In this gist, I will show you how I use the podman container system to run R and RStudio on my laptop running Fedora 42.
So I will cover here mainly local usage of podman, but the remote usage is very similar so I will drop a few words about that too.
Combining podman and R is relatively straightforward thanks to the rocker project which provides the so-called images one needs.
I am using Fedora as my main operating system, so this is the "use case" environment covered here.
I expect that what I describe below works for other Linux distros as well; but I did not test it.
Also, on Windows and MacOS, there may be some additional steps to get podman running, which I did not look into (I read that one must use a podman machine
to create a virtual machine first...).
What I show should work with docker instead of podman but I did not test that either.
Before we start, I want to mention 3 good reasons for not switching to podman or docker to run R on your local machine:
- it increases internet traffic (using containers implies downloading an operating system and not just R).
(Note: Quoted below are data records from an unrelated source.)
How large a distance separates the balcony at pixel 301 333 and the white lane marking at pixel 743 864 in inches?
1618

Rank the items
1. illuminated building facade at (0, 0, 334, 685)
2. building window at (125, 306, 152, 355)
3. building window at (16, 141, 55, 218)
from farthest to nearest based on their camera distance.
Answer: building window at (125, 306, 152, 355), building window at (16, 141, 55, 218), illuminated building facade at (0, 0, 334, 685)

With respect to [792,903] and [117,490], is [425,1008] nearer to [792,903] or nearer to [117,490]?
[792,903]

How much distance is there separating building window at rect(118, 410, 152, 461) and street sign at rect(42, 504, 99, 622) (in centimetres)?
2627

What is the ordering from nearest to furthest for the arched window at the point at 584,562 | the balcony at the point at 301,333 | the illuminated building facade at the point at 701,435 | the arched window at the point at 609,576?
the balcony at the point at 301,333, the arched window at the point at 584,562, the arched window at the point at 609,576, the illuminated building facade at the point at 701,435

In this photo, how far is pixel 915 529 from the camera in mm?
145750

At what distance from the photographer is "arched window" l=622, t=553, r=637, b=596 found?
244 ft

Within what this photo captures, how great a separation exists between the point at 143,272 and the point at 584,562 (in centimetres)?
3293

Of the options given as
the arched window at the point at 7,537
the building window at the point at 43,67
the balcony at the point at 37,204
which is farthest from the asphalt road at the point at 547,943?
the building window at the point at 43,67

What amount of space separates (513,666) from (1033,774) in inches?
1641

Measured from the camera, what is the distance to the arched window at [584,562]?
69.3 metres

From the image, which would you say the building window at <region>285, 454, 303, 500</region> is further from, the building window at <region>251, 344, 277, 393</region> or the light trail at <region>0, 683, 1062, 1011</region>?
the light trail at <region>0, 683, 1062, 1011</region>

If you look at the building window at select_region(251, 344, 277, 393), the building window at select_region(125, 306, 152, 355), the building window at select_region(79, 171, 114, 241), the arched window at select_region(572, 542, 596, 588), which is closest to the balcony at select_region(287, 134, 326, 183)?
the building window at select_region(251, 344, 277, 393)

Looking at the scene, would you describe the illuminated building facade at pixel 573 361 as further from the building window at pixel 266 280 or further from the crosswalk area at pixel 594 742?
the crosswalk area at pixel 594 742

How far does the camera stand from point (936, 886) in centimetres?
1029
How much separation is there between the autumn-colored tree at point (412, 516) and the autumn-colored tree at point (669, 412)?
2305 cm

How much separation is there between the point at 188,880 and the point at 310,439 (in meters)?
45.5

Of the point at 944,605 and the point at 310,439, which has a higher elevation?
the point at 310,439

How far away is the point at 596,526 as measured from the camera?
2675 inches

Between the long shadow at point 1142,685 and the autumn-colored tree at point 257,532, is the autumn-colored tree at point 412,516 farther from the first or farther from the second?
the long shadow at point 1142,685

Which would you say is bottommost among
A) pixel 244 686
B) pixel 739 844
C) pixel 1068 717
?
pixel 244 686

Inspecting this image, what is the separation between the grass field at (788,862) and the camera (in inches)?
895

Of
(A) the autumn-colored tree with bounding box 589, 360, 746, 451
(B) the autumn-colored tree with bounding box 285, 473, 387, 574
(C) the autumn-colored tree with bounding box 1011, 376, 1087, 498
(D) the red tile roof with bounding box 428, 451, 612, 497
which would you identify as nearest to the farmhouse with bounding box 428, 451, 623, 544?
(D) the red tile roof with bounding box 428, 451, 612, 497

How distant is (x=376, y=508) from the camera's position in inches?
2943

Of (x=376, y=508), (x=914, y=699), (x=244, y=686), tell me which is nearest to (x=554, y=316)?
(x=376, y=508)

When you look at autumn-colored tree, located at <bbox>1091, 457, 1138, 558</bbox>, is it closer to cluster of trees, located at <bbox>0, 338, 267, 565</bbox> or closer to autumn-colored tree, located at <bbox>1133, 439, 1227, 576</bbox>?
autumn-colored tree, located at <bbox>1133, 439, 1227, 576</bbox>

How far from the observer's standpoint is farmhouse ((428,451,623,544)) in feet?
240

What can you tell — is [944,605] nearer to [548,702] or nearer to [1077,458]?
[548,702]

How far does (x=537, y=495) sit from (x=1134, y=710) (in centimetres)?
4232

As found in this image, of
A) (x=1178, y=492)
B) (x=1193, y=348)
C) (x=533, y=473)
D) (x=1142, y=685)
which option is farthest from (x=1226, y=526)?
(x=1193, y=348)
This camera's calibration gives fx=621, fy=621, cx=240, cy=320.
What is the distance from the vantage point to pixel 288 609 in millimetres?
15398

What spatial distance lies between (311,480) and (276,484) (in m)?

- it decreases your free storage space (downloading an operating system and not just R uses more of your disk).
- it adds overheads for computation (using R within a container seems to slow things down by a factor of 1.5 times for me).
In short, using podman to run R consumes more electricity than using R on your computer directly. If it allows you to switch from a source installation of R packages to a binary installation, you will probably recup all the losses... Yet, I cannot claim that for myself since on Fedora I use cran2copr to install binary versions of packages (when I am not running R from podman).
podman is very similar to the better known software called docker, and both are used to create containers. I think of those as virtual boxes in which an operating system and software are installed, where you can install things and work without messing up your system. It is useful for testing things, keeping things separate, and enhancing reproducibility and distribution for complex projects.
For example, thanks to containers you can have several versions of R in parallel; you can have different projects that use different versions of R packages; you can try random packages without fearing to clutter your system with many new system libraries that will extend your update times. And much more...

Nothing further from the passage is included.